BOGOTA, Colombia—Millions of Venezuelans were once again plunged into darkness this week due to nationwide blackouts, the latest reminder of the depths of their country’s prolonged economic and political crisis. The Venezuelan regime maintains that the national grid is being sabotaged, but experts say rampant corruption and mismanagement is causing the power failures.
Lights went out in Caracas at 4 p.m. on the afternoon of July 22, the first time the capital had been hit since March of this year. The subway grounded to a halt, water taps went dry, and key military bases fell into darkness as emergency lighting failed. State TV channels, usually a reliable 24-hour mouthpiece for Nicolás Maduro’s regime, were also off air, agencies reported.
Authorities were quick to come up with comments, with communications and information minister Jorge Rodriguez declaring on television three hours later that hydroelectric dams in the south of the country had been hit by an “electromagnetic attack.”
In an official press release, the government said due to previous “acts of sabotage,” it was ready to deal with the situation “in the shortest time possible.”
Maduro has accused the United States of orchestrating a week-long blackout which wrought chaos back in March.
Experts on the country’s energy sector, however, allege the government’s announcement is another excuse for their own incompetence and corruption.
“This is a repeat strategy and it’s totally non-credible,” said José Aguilar, a U.S.-based energy consultant and power expert. “Something happens and it’s always the fault of someone else, ‘the evil empire of the United States’, but they show no proof, they justify the unjustifiable.”
Aguilar said that although the Maduro regime tries to keep tight-lipped on the state of electrical infrastructure—not releasing information on the national grid for nearly nine years—information continues to slip out, showing a lack of resources, management, and qualified staff to deal with the escalating crisis.
As fossil fuel plants have failed, stress on the hydroelectric system—which now powers around 80 percent electrical energy—has been increased to unsustainable levels to compensate, and that means future failures are “likely to reoccur,” Aguilar said.
Freddy Brito, the country’s energy minister, announced on Tuesday morning that power had been restored in Caracas, as well as in five states. Some Caracas-residents, however, continued to report outages this week. Others complained that outside the capital—where the government concentrates its efforts—power outages have become a daily occurrence.

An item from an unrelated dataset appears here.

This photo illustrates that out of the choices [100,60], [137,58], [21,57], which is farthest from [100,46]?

“They talk about a ‘third national blackout’ but since the first was registered on March 7 of this year, in Barquisimeto we have power outages of up to 12 hours, every day,” lamented Vanessa Ovalles, a 27-year-old pastry chef who said she is often unable to work in her city in northwestern Venezuela due to gas and water shortages created by the blackouts.
Alongside the power failures, Venezuela’s political and economic crisis under Maduro has meant shortages of basic goods and foods are widespread, and where available, often unaffordable due to hyperinflation which could reach ten million percent this year, according to the International Monetary Fund. At least 4 million—more than ten percent of the population—have fled the country according to the United Nations refugee agency.
Juan Guaidó, the opposition’s new, fresh-faced leader who aims to remove Maduro from power and swore himself in as interim president in January, has so far not been able to topple Maduro’s regime. Guaidó is recognized by over fifty nations, including the United States, as Venezuela’s legitimate leader.
Guaidó, who is leader of the nation’s opposition-controlled congress, hoped to capitalize on the new wave of public discontent caused by the outages to rally support.
“They tried to hide the tragedy by rationing throughout the country, but the failure is clear. … Venezuelans won’t grow accustomed to this disaster,” he tweeted.